Baowu Steel Group, China’s biggest steelmaker, and a number of other large mills have formed a working group in response to a 40 percent jump in the price of imported iron ore since the start of the year.
The group will study the iron ore market, looking into areas such as supply guarantees and pricing mechanisms, follow up on the current situation and trends, and suggest to government departments ways to maintain the market’s stability and smooth operation, the Economic Observer reported.
Because of tighter supply imported iron ore prices soared to almost USD115 a ton at the end of June from nearly USD82 in January, according to industry data.

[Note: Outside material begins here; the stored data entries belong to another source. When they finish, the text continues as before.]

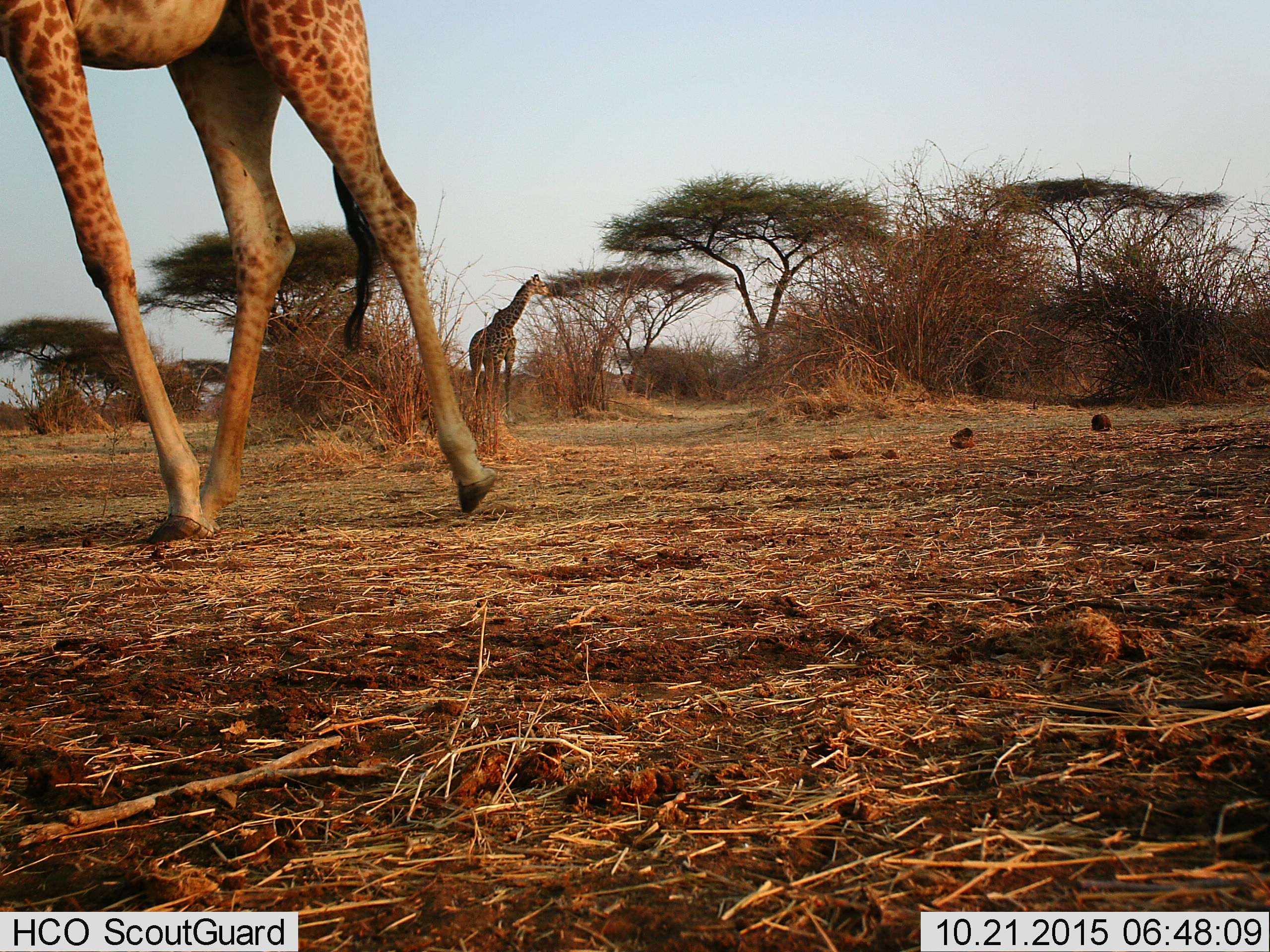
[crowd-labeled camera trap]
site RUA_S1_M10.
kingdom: Animalia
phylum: Chordata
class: Mammalia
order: Artiodactyla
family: Giraffidae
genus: Giraffa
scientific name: Giraffa camelopardalis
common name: giraffe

The government is concerned about the sharp rise and is investigating the reasons, Qu Xiuli, deputy head of the China Iron and Steel Association, said this morning, adding that it will crack down on irregularities such as arbitrary price hikes and pricing monopoly.
The new work group also includes China Ansteel Group, Shougang Group, HBIS Group, Shagang Group, Masteel Group, Valin Group, Shandong Iron & Steel Group and other producers.
Supply tightened in the first half of the year due to a series of incidents that included a dam collapse at an iron ore-mining complex operated by Vale in Brazil, Australian fires and hurricanes, and significant growth in real estate and infrastructure, the steel producers noted.
They also cited non-market factors for the price surge. Some players in the spot and futures markets, exploiting uncertainty following the Vale dam incident and the huge impact of the China-US trade spat, may have speculated wildly, fuelling a further hike in prices, according to the steelmakers.